**QUOTED PASSAGE**
The sequencing coverage in the Rhopalocnemis phalloides plastid genome ranges from approximately 3,000× in the least AT-rich regions to 17 in the most AT-rich regions (Fig. S1). The AT content and the sequencing coverage correlate with a Spearman’s correlation coefficient of −0.93. Read insert size also depends on the AT content, with the least AT-rich regions covered by reads with an insert size of approximately 300 bp and the most AT-rich regions with an insert size of approximately 200 bp (Fig. S2); Spearman’s correlation coefficient was −0.69. We suppose that the coverage drop associated with high AT content could be the reason why the authors of a work dedicated to an analysis of the Lophophytum mirabile (also a completely heterotrophic plant from the same family as Rhopalocnemis phalloides) did not observe contigs with plastid genes (Sanchez-Puerta et al., 2017). Additionally, in Rafflesia lagascae, which was reported to have no plastid genome (Molina et al., 2014), it may potentially be present but be unnoticed due to its high AT content. Rafflesia lagascae genome assembly was performed using approximately 400 million Illumina reads, the same amount we used for the assembly of Rhopalocnemis phalloides. Therefore, if Rafflesia lagascae indeed possesses a plastid genome, it should be much more AT-rich than the plastid genome of Rhopalocnemis phalloides.

**Saved entries**
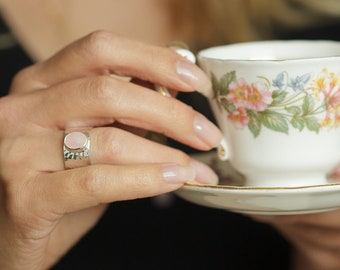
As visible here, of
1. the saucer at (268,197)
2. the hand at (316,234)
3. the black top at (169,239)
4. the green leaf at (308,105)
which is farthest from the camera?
the black top at (169,239)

**WORK REQUEST A**
Decide whether each statement agrees with the passage on sequencing coverage. Answer yes or no, and quote the deciding words. (i) In the least AT-rich regions, reads have an insert size of about 300 bp. (ii) The Spearman's correlation coefficient between AT content and sequencing coverage was −0.69. (iii) Far fewer Illumina reads were used to assemble Rafflesia lagascae than Rhopalocnemis phalloides.
**WORK REQUEST B**
According to the passage on sequencing coverage, which work reported that Rafflesia lagascae has no plastid genome?

**WORKED SOLUTION A**
(i) Yes: "the least AT-rich regions covered by reads with an insert size of approximately 300 bp"
(ii) No: "The AT content and the sequencing coverage correlate with a Spearman’s correlation coefficient of −0.93"
(iii) No: "the same amount we used for the assembly of Rhopalocnemis phalloides"

**WORKED SOLUTION B**
Molina et al., 2014.